Get the full list of lighthouse audits from our extracts.

Returns a list of dictionaries.

newshomepages.utils.get_screenshot_df() → pandas.core.frame.DataFrame

Get the full list of screenshot files from our extracts.

Returns a DataFrame.

newshomepages.utils.get_screenshot_list() → List[Dict[str, Any]]

Get the full list of screenshots from our extracts.

Returns a list of dictionaries.

newshomepages.utils.get_screenshots_by_site(site: Dict) → List[Dict]

Get the list of screenshots for the provided site.
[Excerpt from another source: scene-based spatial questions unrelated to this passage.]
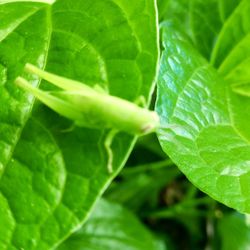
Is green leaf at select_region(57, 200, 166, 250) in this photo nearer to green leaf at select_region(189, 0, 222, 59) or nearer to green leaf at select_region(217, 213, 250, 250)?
green leaf at select_region(217, 213, 250, 250)

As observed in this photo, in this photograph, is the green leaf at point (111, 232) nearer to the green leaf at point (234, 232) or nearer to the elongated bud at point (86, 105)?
the green leaf at point (234, 232)

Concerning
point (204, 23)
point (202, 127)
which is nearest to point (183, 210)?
point (204, 23)

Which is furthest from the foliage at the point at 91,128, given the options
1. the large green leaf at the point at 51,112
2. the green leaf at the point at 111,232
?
the green leaf at the point at 111,232

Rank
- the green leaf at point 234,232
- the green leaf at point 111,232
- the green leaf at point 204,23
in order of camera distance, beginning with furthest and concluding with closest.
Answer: the green leaf at point 234,232
the green leaf at point 111,232
the green leaf at point 204,23

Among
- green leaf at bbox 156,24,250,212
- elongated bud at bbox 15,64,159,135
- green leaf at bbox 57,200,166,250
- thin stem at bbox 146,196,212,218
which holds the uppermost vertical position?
elongated bud at bbox 15,64,159,135

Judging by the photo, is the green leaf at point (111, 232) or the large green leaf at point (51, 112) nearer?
the large green leaf at point (51, 112)

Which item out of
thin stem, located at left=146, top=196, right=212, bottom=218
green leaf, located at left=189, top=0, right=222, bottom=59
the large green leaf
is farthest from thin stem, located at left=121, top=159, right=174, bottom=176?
the large green leaf
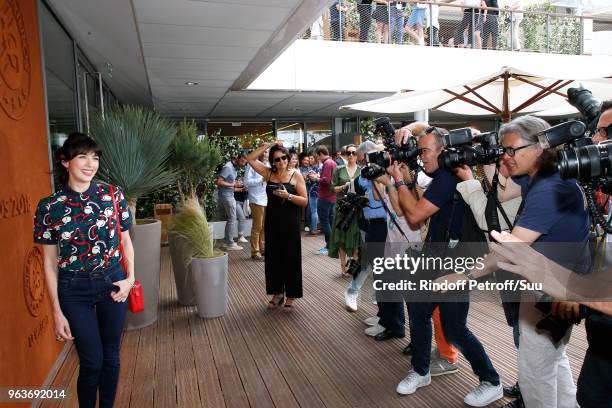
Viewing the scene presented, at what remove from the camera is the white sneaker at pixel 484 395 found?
2.53 meters

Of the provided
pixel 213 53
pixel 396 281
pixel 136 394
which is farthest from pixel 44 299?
pixel 213 53

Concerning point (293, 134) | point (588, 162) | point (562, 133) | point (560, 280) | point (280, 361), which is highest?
point (293, 134)

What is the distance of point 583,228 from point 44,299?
3046 millimetres

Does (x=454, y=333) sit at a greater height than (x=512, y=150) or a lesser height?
lesser

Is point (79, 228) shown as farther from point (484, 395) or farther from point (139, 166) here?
point (484, 395)

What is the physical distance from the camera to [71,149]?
7.01ft

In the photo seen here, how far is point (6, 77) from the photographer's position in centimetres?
243

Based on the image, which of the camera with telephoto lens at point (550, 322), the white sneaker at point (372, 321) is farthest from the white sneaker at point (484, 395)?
the white sneaker at point (372, 321)

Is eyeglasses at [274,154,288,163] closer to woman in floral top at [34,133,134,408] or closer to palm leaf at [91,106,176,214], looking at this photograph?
palm leaf at [91,106,176,214]

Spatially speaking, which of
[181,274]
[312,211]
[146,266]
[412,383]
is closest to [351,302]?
[412,383]

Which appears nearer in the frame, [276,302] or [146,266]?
[146,266]

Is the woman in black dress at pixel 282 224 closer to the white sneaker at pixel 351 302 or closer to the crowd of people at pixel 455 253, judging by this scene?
the white sneaker at pixel 351 302

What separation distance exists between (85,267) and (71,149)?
0.57 metres

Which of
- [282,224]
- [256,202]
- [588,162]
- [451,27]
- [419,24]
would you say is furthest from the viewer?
[451,27]
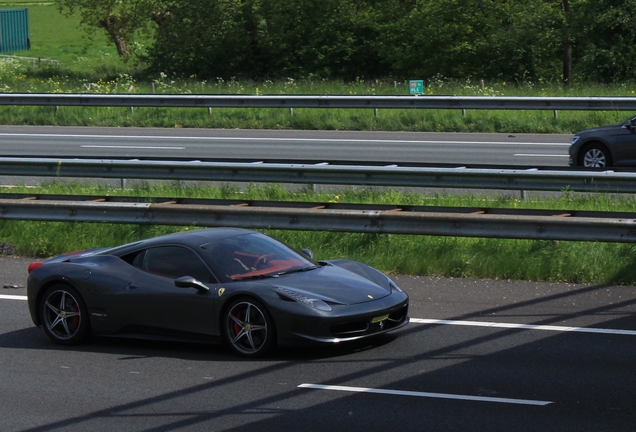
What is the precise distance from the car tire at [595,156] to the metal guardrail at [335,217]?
698 centimetres

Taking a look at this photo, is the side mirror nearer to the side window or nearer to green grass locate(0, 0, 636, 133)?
the side window

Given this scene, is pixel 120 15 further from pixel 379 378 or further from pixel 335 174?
pixel 379 378

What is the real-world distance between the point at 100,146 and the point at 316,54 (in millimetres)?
20061

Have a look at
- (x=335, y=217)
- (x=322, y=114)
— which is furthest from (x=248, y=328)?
(x=322, y=114)

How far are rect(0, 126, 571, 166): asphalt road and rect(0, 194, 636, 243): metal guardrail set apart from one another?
6.06m

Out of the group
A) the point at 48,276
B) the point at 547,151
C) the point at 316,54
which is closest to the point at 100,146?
the point at 547,151

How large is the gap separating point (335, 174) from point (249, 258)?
19.1 ft

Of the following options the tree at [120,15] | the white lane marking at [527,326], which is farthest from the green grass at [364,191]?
A: the white lane marking at [527,326]

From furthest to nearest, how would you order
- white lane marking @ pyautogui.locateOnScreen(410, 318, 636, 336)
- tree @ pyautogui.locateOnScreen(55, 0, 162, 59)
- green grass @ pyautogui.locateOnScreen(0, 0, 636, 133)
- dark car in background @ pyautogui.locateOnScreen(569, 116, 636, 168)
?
tree @ pyautogui.locateOnScreen(55, 0, 162, 59), green grass @ pyautogui.locateOnScreen(0, 0, 636, 133), dark car in background @ pyautogui.locateOnScreen(569, 116, 636, 168), white lane marking @ pyautogui.locateOnScreen(410, 318, 636, 336)

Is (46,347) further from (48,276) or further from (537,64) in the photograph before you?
(537,64)

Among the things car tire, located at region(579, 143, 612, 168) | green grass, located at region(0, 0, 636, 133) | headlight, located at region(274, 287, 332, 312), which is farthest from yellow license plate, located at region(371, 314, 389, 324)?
green grass, located at region(0, 0, 636, 133)

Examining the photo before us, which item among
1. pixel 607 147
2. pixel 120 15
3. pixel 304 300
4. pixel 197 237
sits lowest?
pixel 304 300

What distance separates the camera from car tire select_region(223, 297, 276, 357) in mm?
8719

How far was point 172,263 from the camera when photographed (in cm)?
938
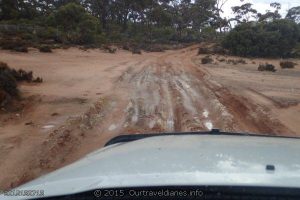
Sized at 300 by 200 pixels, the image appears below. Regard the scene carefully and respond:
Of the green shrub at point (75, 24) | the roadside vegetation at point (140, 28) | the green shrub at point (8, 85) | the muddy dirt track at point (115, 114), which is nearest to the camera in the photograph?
the muddy dirt track at point (115, 114)

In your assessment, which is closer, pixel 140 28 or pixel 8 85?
pixel 8 85

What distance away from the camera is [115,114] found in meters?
9.07

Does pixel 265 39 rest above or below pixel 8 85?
below

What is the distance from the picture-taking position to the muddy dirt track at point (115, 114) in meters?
6.47

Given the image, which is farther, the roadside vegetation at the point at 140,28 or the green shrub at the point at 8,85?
the roadside vegetation at the point at 140,28

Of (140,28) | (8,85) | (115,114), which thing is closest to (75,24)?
(140,28)

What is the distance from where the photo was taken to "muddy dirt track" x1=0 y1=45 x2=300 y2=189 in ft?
21.2

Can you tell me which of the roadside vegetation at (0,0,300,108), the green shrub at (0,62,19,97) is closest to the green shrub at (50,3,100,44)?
the roadside vegetation at (0,0,300,108)

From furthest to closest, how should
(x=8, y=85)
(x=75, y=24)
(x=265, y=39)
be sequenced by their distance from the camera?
(x=75, y=24) → (x=265, y=39) → (x=8, y=85)

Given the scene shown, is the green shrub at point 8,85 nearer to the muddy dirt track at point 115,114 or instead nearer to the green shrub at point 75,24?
the muddy dirt track at point 115,114

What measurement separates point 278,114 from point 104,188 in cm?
842

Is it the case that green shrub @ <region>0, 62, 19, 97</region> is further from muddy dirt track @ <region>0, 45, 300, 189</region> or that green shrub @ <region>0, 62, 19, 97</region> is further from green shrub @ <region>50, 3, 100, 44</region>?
green shrub @ <region>50, 3, 100, 44</region>

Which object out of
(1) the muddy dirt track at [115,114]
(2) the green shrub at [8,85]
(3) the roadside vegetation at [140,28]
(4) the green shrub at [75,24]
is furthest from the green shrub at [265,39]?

Returns a list of dictionaries.

newshomepages.utils.get_site(handle: str) → Dict

Get the metadata for the provided site.

Parameters

handle (str) – The Twitter handle of the site you want.

Returns a dictionary.

newshomepages.utils.get_site_df() → pandas.core.frame.DataFrame

Get the full list of supported sites.

Returns a DataFrame.

newshomepages.utils.get_site_list()

Get the full list of supported sites.

Returns a list of dictionaries.

newshomepages.utils.get_sites_in_batch(batch_number: int, batches: int = 10) → List[Dict]

Get all the sites in the provided batch.

Parameters
  • batch_number (int) – The number of the batch to pull.

  • batches (int) – The total number of batches.

Returns a list of site dictionaries.

newshomepages.utils.get_sites_in_bundle(slug: str) → List[Dict]

Get all the sites in the provided bundle.

Parameters

slug (str) – The unique string identifier of the bundle.

Returns a list of site dictionaries.

newshomepages.utils.get_sites_in_country(slug: str) → List[Dict]

Get all the sites in the provided country.

Parameters

slug (str) – The two digit alpha code of the country.

Returns a list of site dictionaries.

newshomepages.utils.get_sites_in_language(code: str) → List[Dict]

Get all the sites in the provided language.

Parameters

slug (str) – The two digit alpha code of the country.

Returns a list of site dictionaries.

newshomepages.utils.get_user_agent() → str

Return a user agent string ready to pass to a browser.

newshomepages.utils.get_wayback_df() → pandas.core.frame.DataFrame

Get the full list of wayback files from our extracts.

Returns a DataFrame.

newshomepages.utils.intcomma(value)

Convert an integer to a string containing commas every three digits.

For example, 3000 becomes ‘3,000’ and 45000 becomes ‘45,000’.

newshomepages.utils.numoji(number: int) → str

Convert a number into a series of emojis for Slack.

Parameters

number (int) – The number to convert into emoji

Returns: Am emoji string

newshomepages.utils.parse_archive_artifact(url_list: List) → Dict

Parse the archive artifacts saved as JSON during our update runs.

newshomepages.utils.parse_archive_url(url: str)

Parse the handle and timestamp from an archive.org URL.